**Document extract:**

[START]

But, I understand that if he beats Aho, than that's just impossible because Wicked Sight gets a shot at the World title. Cool. In that case, I want Evan Aho.

To make a long story short... Wicked Sight gets the World Champion, Triple X wants the runner- up.

02-13-02, 05:48 PM
AHO - As long as I have a match at Primetime I don't care who it's against. Accepted (unless I end up with the match against Sight).

02-13-02, 06:25 PM
From what I saw, Tsunami shocked the world plenty. Who knew black and blew could come in so many colors.

Consider it signed.


02-13-02, 07:52 PM
{{...FADE-IN: Shane Southern...}}

SHANE SOUTHERN: " Mah' goodness, look at what tha' cat drug in. JJ, do yer'self a favor mah' man n' back out now. You thought Lance Leizure whipped yer ass, {{..smiles..}} I may just have ta' kill ya'. "

" Party's Over. "

{{..FADE OUT..}}

02-13-02, 08:53 PM
KIN HIROSHI: Well, now that I'm open for business, I'll take anyone wanting a match. Ja' dig it, bro?

[END]

**Goal:**
Reproduce the wrestling forum thread word for word between "02-13-02, 05:48 PM" and "match against Sight).", inclusive.

**Supplied entries:**
[START]

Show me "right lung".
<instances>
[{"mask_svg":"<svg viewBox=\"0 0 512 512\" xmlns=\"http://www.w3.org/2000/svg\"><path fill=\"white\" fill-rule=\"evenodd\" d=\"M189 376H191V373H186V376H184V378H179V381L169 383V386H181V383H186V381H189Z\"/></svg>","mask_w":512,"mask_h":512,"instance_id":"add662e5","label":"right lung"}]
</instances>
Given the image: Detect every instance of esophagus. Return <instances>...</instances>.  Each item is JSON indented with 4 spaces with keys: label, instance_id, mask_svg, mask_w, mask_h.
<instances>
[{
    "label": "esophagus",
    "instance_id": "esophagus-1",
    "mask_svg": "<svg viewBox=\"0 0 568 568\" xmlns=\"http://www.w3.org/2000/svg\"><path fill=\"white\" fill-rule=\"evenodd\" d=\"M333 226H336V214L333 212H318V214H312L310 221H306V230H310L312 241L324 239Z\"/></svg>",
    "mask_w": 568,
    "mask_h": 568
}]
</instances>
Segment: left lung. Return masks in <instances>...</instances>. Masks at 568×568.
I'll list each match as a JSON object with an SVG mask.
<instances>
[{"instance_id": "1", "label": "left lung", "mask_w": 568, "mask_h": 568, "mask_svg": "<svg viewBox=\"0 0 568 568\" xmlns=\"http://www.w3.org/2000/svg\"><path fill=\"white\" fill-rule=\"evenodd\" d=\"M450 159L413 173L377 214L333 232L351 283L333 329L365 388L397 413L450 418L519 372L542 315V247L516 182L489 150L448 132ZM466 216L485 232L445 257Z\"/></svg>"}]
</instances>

[END]

**The completed task:**
02-13-02, 05:48 PM
AHO - As long as I have a match at Primetime I don't care who it's against. Accepted (unless I end up with the match against Sight).